“If anyone needs prayer, I invite you to speak with someone at the back of the room before you leave our service today. We’d love to pray with you.”
I do need prayer, I think to myself from the back row. I need prayer very much. I need freedom from passivity. I need courage. I need strength to take initiative and step forward again.
But therein lies the problem: I need someone to pray for my impulse to move because I cannot move on my own, and yet how am I going to get this prayer for movement without first moving on my own?
And thus the service ends, and I walk out the building, walking right past the people lining the walls waiting and wanting to pray with me, walking away from another opportunity to join a small group or join this particular church, even.
I walk away instead of forward because this familiar direction has grown comfortable for the last year and a half.
Walking away has become my new normal — and it looks a lot like my old normal.
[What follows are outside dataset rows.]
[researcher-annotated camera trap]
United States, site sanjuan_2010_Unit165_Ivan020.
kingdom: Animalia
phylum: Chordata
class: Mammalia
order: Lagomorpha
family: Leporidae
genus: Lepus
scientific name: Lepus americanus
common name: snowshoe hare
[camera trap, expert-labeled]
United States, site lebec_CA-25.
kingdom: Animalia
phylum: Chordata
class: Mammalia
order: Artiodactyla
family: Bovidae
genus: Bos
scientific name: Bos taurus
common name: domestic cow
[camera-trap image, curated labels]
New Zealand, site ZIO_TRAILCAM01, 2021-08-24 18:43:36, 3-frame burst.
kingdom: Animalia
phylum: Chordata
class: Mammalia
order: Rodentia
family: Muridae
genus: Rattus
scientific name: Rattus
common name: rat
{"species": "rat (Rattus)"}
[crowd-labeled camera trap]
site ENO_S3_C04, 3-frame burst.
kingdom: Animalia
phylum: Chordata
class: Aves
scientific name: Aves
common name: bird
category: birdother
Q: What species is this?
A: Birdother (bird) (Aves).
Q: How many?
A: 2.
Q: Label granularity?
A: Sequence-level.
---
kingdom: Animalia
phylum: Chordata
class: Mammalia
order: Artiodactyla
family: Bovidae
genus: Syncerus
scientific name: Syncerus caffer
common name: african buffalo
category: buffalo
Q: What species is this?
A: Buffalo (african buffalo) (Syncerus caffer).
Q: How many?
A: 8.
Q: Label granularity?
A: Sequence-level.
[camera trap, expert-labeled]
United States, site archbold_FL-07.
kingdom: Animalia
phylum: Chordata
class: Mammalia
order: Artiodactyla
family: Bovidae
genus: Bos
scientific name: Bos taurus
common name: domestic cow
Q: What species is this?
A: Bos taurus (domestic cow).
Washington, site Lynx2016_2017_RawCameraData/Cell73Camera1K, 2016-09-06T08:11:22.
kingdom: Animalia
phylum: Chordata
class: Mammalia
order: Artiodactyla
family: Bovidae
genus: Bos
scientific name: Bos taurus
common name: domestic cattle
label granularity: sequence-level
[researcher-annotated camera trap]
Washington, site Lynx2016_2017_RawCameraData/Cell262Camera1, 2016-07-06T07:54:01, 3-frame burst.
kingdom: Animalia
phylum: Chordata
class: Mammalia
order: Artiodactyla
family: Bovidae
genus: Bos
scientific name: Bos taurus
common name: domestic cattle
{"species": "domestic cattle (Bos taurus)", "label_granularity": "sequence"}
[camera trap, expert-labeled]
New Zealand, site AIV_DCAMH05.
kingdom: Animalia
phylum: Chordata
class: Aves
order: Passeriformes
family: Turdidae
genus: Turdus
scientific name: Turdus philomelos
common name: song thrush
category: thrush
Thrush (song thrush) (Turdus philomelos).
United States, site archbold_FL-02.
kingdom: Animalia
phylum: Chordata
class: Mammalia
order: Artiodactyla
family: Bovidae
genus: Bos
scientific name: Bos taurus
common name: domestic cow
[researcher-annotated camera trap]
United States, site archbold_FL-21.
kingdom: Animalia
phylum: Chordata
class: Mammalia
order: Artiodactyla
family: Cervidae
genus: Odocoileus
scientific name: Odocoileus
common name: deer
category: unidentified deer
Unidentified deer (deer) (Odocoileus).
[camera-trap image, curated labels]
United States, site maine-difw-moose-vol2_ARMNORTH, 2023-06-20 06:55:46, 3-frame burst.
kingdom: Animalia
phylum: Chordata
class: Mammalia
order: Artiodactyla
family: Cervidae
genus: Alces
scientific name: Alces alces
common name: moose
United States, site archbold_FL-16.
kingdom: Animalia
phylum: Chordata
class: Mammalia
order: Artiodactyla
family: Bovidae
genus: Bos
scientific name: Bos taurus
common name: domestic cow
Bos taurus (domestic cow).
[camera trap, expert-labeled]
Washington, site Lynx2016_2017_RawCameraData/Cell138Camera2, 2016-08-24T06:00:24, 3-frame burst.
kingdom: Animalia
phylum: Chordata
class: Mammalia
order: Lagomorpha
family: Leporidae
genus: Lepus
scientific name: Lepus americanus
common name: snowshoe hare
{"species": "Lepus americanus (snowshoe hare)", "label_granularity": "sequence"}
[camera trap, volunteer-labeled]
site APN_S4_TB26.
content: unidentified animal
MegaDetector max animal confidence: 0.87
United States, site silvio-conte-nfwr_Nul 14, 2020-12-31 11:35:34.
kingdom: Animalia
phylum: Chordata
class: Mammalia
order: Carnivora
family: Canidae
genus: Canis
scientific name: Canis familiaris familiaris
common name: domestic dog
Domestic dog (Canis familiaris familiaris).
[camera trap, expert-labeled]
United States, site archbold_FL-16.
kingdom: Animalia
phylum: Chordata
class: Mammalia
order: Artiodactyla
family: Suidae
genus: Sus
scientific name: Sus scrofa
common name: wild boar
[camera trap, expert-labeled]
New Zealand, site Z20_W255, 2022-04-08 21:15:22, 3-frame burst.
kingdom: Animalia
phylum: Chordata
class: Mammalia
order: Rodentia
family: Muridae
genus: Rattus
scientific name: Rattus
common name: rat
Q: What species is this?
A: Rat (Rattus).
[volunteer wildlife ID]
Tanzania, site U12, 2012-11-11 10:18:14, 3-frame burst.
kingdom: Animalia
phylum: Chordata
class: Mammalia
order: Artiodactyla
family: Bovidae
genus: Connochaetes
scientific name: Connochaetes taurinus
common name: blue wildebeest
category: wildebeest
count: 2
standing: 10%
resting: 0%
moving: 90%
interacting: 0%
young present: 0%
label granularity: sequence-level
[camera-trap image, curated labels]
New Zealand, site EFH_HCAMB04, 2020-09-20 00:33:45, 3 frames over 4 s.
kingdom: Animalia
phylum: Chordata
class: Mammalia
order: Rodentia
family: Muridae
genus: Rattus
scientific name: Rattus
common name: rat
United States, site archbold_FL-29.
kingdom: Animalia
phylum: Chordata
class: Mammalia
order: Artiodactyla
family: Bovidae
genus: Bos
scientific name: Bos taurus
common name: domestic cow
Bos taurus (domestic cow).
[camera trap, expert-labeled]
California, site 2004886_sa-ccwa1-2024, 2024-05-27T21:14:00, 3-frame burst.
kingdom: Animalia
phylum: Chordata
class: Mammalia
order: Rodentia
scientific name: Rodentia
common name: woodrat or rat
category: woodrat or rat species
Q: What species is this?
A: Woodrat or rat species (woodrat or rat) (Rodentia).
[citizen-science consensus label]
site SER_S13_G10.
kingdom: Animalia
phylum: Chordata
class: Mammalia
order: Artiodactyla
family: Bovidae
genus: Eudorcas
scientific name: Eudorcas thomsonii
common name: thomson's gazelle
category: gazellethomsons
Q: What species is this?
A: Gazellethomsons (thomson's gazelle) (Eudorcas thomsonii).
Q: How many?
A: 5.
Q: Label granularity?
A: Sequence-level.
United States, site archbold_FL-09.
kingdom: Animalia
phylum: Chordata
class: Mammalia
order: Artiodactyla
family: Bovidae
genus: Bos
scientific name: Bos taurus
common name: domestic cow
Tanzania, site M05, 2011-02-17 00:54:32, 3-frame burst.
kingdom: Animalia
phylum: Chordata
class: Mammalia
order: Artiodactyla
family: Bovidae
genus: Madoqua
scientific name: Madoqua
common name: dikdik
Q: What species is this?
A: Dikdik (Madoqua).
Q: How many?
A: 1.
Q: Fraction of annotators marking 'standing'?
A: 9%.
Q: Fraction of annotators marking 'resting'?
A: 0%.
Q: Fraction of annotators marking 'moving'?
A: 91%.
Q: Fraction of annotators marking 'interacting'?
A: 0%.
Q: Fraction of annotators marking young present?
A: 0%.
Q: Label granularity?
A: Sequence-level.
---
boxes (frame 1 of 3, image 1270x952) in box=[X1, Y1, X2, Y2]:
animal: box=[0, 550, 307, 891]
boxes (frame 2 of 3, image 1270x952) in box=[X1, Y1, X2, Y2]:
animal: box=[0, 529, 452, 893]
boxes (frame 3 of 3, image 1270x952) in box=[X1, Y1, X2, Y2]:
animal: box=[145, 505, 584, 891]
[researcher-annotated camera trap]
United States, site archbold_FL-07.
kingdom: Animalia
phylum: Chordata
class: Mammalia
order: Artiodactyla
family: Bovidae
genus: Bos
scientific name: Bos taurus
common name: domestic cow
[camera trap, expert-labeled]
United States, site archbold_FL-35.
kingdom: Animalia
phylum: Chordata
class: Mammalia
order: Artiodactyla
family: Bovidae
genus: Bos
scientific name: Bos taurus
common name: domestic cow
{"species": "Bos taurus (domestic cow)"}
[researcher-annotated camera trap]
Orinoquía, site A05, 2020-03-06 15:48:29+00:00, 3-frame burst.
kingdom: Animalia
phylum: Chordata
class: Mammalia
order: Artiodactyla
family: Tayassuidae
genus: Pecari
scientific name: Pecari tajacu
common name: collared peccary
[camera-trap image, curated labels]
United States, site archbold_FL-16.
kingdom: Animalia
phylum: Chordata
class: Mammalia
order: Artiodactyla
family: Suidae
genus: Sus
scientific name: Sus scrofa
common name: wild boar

I’m drawn to personal growth. I’m obsessed with personality models and quizzes and learning more about myself so that I can make informed decisions that will help me grow. A physical touch, words of affirmation guy with the love languages; a Myers-Briggs INFJ; an Enneagram Type 4; and a Strengths Finder top-5 of intellection, harmony, input, responsibility, empathy — I know all about me.
I’ve been beckoned by risk-taking and additional life experience, whether it involves moving across one country or wandering for months across two.
For the last six years especially, I’ve followed the impulse to leave the old me behind in mad pursuit of a new me somewhere beyond the arching horizon of land and sky.
I can’t stay the same.
I have to keep moving.
I can’t stay still.
Don’t sharks do this? Don’t they have to keep swimming to breathe properly?
A shark always swimming forward or backward, or I’m dead.
I’ve been swimming forward in many ways since I moved to Asheville six months ago. Growing another blog. Starting a podcast. Launching a support-raising campaign to create even more content and sustain a basic living. (If you want to support what I’m doing with Your Other Brothers, even $1/month goes a long way.)
I’ve unwittingly become a leader of a group of men whom I never had any intention of leading a decade or even a year ago, and I am a new man, no doubt.
And yet so much of this new man feels too much like my old man. Beyond the safe and distant world of the Internet, in the “real world” I’ve grown too afraid to
commit to a church
find a regular group
plug into community
invest with this city
reach out to others when I’m hurting
be as real offline as I am online.
For years, my socially anxious self has had to summon inner courage without anyone to push me or decide the hard things for me.
I forced myself to visit churches and try out small groups week after week. Even when I didn’t connect and it all felt like a waste of everyone’s time.
I forced myself to commit to a community and share my story in a circle. Even when I had no idea if I’d be heard or accepted.
I forced myself to ask a man if he would hug me in my brokenness. Even when I felt so silly and desperate saying the words aloud.
I know I’ve turned into a totally new man these last six years. The old me wouldn’t recognize the new me. But is it possible to un-grow? To step back into the pages I’ve already written?
Why does it now feel impossible to force myself to commit to a place and people, week after week,
to share my story in a circle,
to ask a man if he will hug me?
I’m exhausted from mustering this inward strength I no longer have; I’m desperate for a push from beyond. Call it a “sign” or a phone call or a man hugging me without my having to ask him first.
I need something. I want to move forward again.
I used to be a guy who loved taking initiative. A guy who could see a probably homeless man with a typewriter on the side of a street and approach him and ask him for his story. A guy who believed in “destiny” and “paths crossing” and “God’s love.”
Now I see this probably homeless man with a typewriter, and I walk away from him. I walk away from the man on the street and the new man in my heart and the story that awaits us both. The story that doesn’t want to be written. Or can’t be written. Or needs a lot more help to be written.
I feel trapped in this bizarre vortex so far removed from the timeline I once walked and yet also parallel to it.
I’ve become an old man in a new man’s body.
And I don’t know what to do with that.